**INSTRUCTION**
Convert the lines of the material below into a Markdown table with the columns "Row" and "Line text," omitting blank lines and the pictures.

— START DATA EXCERPTS —

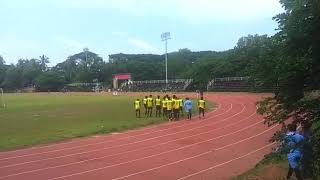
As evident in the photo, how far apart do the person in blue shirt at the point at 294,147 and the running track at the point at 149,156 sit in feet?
14.9

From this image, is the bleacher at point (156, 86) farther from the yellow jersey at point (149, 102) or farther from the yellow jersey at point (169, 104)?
the yellow jersey at point (169, 104)

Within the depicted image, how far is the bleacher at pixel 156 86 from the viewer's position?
85656 millimetres

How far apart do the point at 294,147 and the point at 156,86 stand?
281 feet

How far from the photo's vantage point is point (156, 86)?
94.0 m

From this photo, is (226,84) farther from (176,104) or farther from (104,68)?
(104,68)

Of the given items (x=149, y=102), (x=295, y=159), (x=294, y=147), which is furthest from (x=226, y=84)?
(x=294, y=147)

— END DATA EXCERPTS —

**FULL SOLUTION**
| Row | Line text |
|---|---|
| 1 | As evident in the photo, how far apart do the person in blue shirt at the point at 294,147 and the running track at the point at 149,156 sit in feet? |
| 2 | 14.9 |
| 3 | From this image, is the bleacher at point (156, 86) farther from the yellow jersey at point (149, 102) or farther from the yellow jersey at point (169, 104)? |
| 4 | the yellow jersey at point (169, 104) |
| 5 | Within the depicted image, how far is the bleacher at pixel 156 86 from the viewer's position? |
| 6 | 85656 millimetres |
| 7 | How far apart do the point at 294,147 and the point at 156,86 stand? |
| 8 | 281 feet |
| 9 | How far from the photo's vantage point is point (156, 86)? |
| 10 | 94.0 m |
| 11 | From this photo, is (226,84) farther from (176,104) or farther from (104,68)? |
| 12 | (104,68) |
| 13 | Of the given items (x=149, y=102), (x=295, y=159), (x=294, y=147), which is furthest from (x=226, y=84)? |
| 14 | (x=294, y=147) |